5 thoughts on “Junk Food in Cuba, the State is the Main Supplier

  • Its so big…. lol

  • Carlyle, my wife had a similar eye-opening experience only days after arriving in San Francisco for the first time. We were on our way to the Monterey Jazz Festival south of San Francisco and decided to take the scenic route by way of the scores of fruit and vegetable stands that dot the highway between SF and Monterey. Since most of the vendors were Mexican and spoke Spanish she was quite comfortable asking questions about they grew the fresh strawberries, summer squash and a variety of other late summer harvests on sale. At these roadside fruit stands were whole families, fathers, mothers, children and babies, are pitching in to help sell the week’s harvest. Afterwards, she openly mused how it is one thing to argue that Cuban farmers lack the resources to effectively cultivate Cuban land but when she saw how small migrant farmers somehow managed to scratch out a living on less than 10 acres, she knew there was no excuse why Cubans can’t do the same.

  • My wife was amazed when she first visited Canada from Cuba where we live, by the range of fresh vegetables available to the public. Caulifower which she loves with a cheese sauce, broccoli with its deep green colour remaining when steamed, sweet corn which she loves with butter, crisp carrots, celery, brussel sprouts, savoy cabbages and a full range of Chinese vegetables for stir fries and several varieties and colours of tomatoes. Whereas in Cuba the appearance of potatoes at the market or at street stalls results in a rush of people hoping to buy some before the supply runs out, she found in abundance different varieties and sizes – including little potatoes which when boiled and coated with butter can be shaken up with chopped mint or parsley.
    Similarly she was introduced to fruit like Kiwi fruit (Chinese gooseberry), strawberries, raspberies, a range of grapes, satsumas and tangerines.
    There is no reason why all these fruits and vegetables can not be grown in Cuba where there are hundreds of thousands of acres of good agricultural land lying fallow and reverting to bush. There is however one problem and that is the lack of competence or concern by the Cuban Government controlled by the Castro family regime. Strange when one considers that their grandfather immigrated from Spain as an agricultral worker. There are thousands of Cubans with little – if anything to do yet the sole agricultural program is the so-called urban farming which is used as a propoganda tool, but which in reality produces comparitively little.
    To control food supplies the regime has food rationing, this in a country which is a natural outdoor greenhouse. A visit to the TRD Caribe SA shops demonstrates that the regime (TRD Caribe is part of the GAESA Empire owned by the Ministry of Defence) is importing canned foods from the USA, canned tomatoes from Spain and for non-vegetarians, frozen chicken from Brazil, Mexico, Canada and the USA.
    Poor Cubans with their average income of just over $20 per month they have to subsist on whatever they can obtain – these are the rich pickings of the Revolution and the Castro family regime.

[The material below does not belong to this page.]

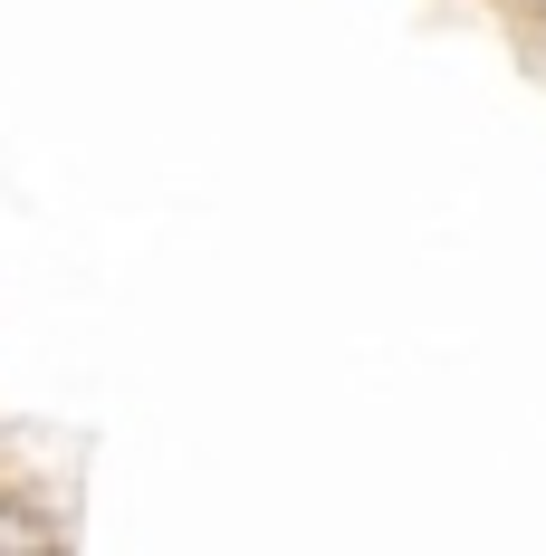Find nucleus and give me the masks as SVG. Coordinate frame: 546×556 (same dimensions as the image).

  • VeggieGirl, my girlfriend and I found it very difficult to keep to our plant based diet while traveling Cuba. One would assume that with all of the vegetable and fruit stands, this would be simple, but the quality and choices varied dramatically from day to day, even from the same vendor. And this is assuming a traveler will have access (as we did) to a kitchen in the casa that they’re is staying in. My advice is to lower your expectations and enjoy the veggie hunting adventure. Save travels to you.

  • As a vegetarian tourist whose primary destination is Cuba, I would LOVE to see a movement towards more vegetarian choices, countrywide.